Workflow 2: Debug Agent Switching
Scenario: You want to verify the plugin tracks agent switches correctly.
# 1. Start with one agent
opencode --agent openagent
> "Run pwd"
> "proceed"
# 2. Switch to another agent (manually or via delegation)
# [Switch happens]
# 3. Check tracking
> "analyze_agent_usage"
# Expected: Shows both agents with their respective tools
Workflow 3: Audit Context Loading
Scenario: You want to ensure the agent is loading the right context files.

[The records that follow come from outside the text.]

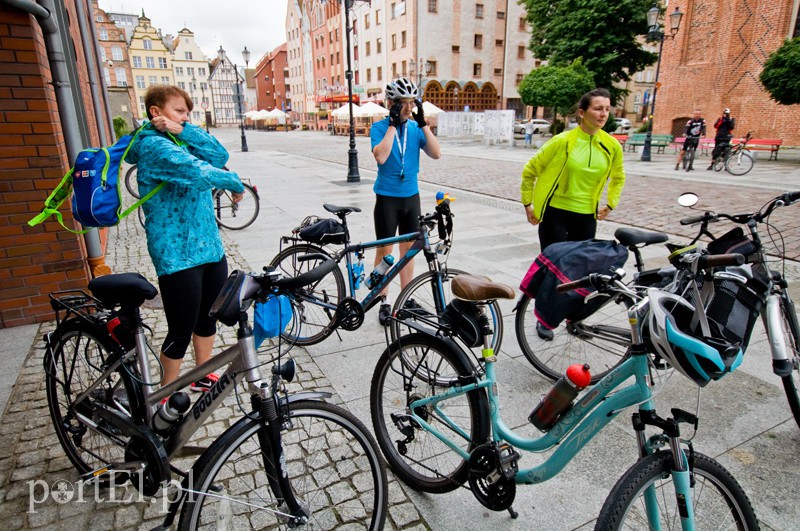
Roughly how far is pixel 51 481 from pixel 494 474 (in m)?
2.32

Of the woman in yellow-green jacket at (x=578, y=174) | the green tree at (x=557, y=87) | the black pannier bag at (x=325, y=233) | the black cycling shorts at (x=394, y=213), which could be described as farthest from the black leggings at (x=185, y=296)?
the green tree at (x=557, y=87)

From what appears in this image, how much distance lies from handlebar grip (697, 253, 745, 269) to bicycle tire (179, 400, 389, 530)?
145 centimetres

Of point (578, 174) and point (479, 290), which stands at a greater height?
point (578, 174)

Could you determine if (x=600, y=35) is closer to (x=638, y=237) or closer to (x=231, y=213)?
(x=231, y=213)

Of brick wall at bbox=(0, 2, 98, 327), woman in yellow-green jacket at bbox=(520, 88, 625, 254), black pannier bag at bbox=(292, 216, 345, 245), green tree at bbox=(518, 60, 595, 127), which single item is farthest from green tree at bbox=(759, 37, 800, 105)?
brick wall at bbox=(0, 2, 98, 327)

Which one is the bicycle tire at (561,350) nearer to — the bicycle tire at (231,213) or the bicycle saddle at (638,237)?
the bicycle saddle at (638,237)

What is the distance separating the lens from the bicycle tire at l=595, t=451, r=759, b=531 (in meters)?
1.58

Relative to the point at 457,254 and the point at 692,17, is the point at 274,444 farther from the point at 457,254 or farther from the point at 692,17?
the point at 692,17

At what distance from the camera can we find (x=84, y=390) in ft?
8.27

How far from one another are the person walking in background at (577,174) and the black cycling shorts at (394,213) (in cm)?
108

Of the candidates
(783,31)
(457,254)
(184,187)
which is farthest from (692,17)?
(184,187)

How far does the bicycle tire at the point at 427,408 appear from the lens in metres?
2.26

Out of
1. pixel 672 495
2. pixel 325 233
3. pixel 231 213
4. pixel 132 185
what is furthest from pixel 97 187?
pixel 132 185

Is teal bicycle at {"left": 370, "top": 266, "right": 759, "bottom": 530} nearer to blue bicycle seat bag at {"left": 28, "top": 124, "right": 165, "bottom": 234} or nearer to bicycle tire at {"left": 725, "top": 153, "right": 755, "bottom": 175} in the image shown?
blue bicycle seat bag at {"left": 28, "top": 124, "right": 165, "bottom": 234}
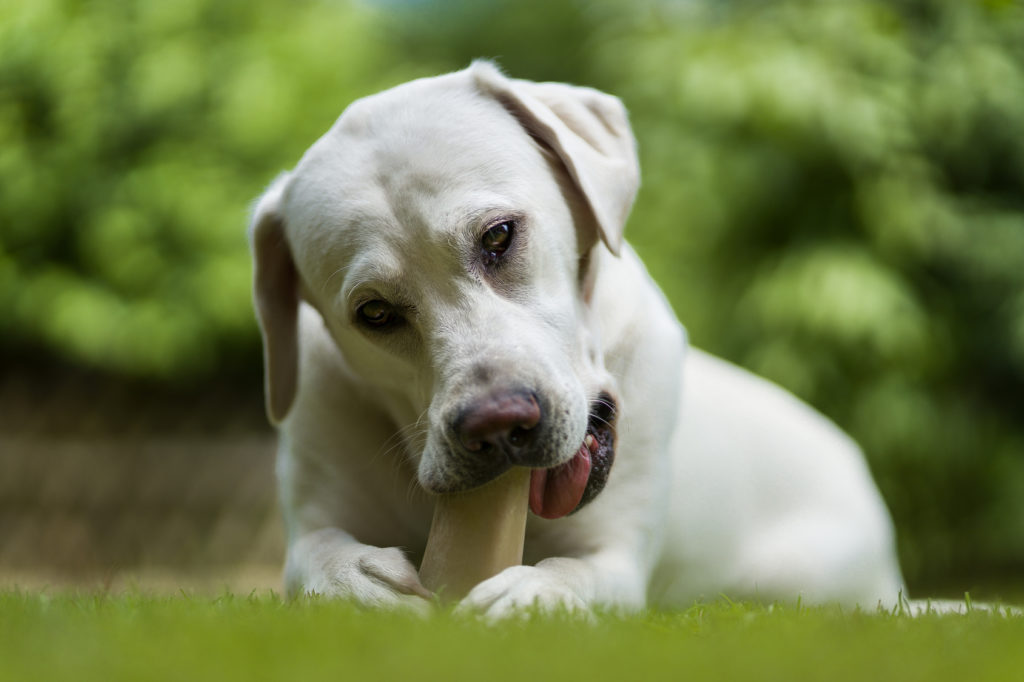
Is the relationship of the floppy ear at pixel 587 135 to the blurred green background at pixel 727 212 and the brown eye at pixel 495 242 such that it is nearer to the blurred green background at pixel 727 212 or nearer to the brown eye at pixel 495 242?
the brown eye at pixel 495 242

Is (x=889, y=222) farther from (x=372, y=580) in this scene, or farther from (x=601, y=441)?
(x=372, y=580)

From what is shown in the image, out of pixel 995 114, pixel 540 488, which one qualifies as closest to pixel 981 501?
pixel 995 114

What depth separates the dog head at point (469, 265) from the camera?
2621 millimetres

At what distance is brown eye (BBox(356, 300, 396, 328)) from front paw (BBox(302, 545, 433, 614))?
22.7 inches

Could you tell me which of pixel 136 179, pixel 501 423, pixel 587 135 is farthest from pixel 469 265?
pixel 136 179

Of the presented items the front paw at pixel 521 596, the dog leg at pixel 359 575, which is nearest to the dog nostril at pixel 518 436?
the front paw at pixel 521 596

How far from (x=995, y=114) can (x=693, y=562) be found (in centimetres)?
489

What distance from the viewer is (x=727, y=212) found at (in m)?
7.84

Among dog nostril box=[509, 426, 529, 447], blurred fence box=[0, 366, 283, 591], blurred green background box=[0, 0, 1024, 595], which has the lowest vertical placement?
blurred fence box=[0, 366, 283, 591]

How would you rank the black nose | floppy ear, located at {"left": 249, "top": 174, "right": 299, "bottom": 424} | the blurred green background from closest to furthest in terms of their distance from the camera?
the black nose
floppy ear, located at {"left": 249, "top": 174, "right": 299, "bottom": 424}
the blurred green background

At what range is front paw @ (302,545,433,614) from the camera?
253cm

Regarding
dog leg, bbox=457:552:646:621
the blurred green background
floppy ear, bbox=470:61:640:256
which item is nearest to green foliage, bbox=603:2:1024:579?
the blurred green background

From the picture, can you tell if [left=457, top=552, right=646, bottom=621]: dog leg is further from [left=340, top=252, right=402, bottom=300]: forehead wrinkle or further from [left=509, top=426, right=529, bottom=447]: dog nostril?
[left=340, top=252, right=402, bottom=300]: forehead wrinkle

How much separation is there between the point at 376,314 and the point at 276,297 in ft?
2.05
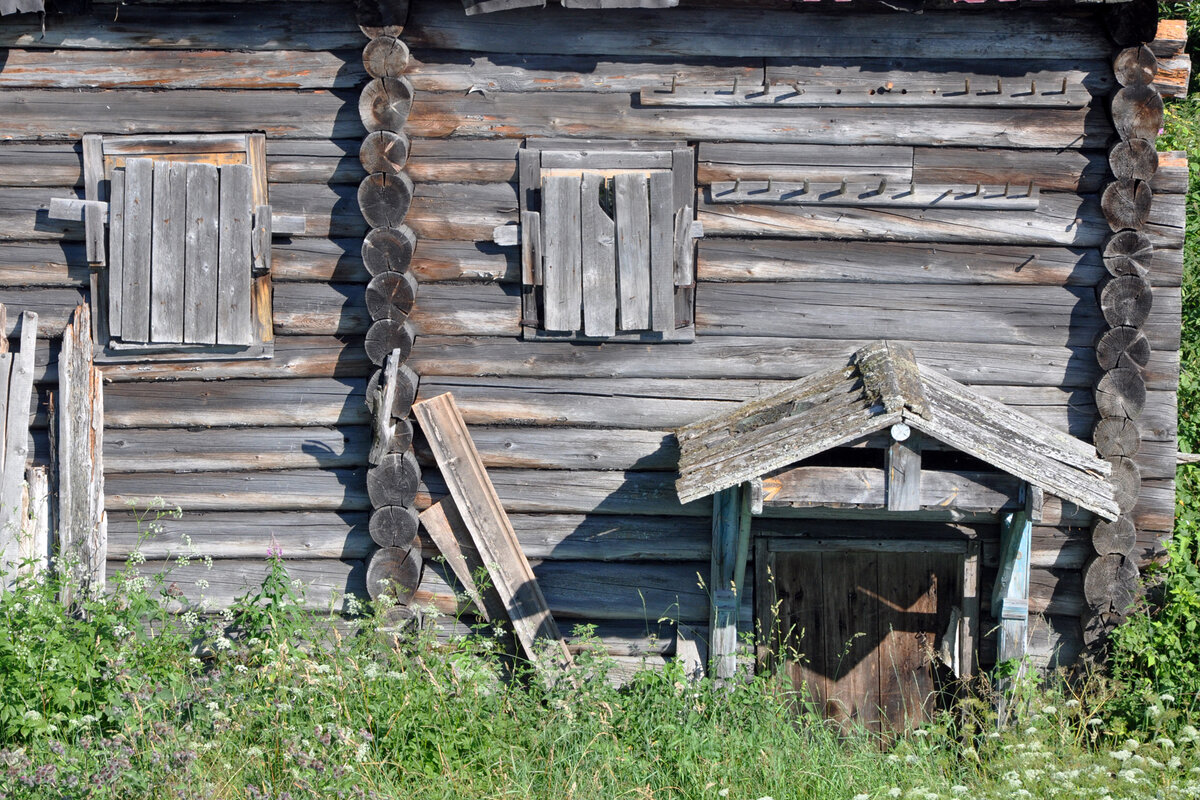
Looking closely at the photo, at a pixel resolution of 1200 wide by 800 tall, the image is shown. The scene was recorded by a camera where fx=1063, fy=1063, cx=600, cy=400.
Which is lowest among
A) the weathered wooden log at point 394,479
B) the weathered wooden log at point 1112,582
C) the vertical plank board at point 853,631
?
the vertical plank board at point 853,631

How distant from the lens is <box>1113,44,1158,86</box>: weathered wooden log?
5777mm

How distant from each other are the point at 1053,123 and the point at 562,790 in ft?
14.5

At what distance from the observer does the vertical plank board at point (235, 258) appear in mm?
6078

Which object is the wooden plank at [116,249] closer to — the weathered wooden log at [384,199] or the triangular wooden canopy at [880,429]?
the weathered wooden log at [384,199]

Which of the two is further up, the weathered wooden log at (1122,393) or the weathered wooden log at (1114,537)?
the weathered wooden log at (1122,393)

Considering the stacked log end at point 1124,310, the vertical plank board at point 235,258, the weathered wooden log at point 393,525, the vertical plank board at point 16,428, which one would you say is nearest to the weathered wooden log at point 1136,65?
the stacked log end at point 1124,310

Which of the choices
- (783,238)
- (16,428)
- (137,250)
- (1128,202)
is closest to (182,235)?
(137,250)

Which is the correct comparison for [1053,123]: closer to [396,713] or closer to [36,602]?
[396,713]

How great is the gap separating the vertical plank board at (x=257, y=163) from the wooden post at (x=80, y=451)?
1.22m

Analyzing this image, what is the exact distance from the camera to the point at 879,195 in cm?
600

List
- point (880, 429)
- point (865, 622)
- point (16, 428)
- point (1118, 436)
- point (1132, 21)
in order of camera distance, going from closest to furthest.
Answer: point (880, 429), point (1132, 21), point (1118, 436), point (16, 428), point (865, 622)

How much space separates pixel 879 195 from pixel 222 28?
3.84 meters

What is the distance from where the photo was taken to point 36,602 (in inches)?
213

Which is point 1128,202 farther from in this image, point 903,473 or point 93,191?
point 93,191
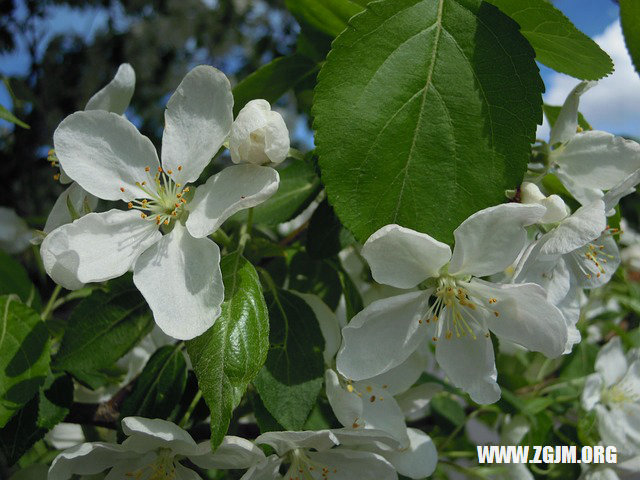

# 1. Ask agent to do a task that requires context
> "Write a new API endpoint following our standards"
[Agent works...]
# 2. Check what context was loaded
> "analyze_context_reads"
# 3. Verify compliance
> "check_context_compliance"
# Expected: Should show standards/code.md was read BEFORE writing
Workflow 4: Test Approval Gates
Scenario: Verify the agent always requests approval before execution.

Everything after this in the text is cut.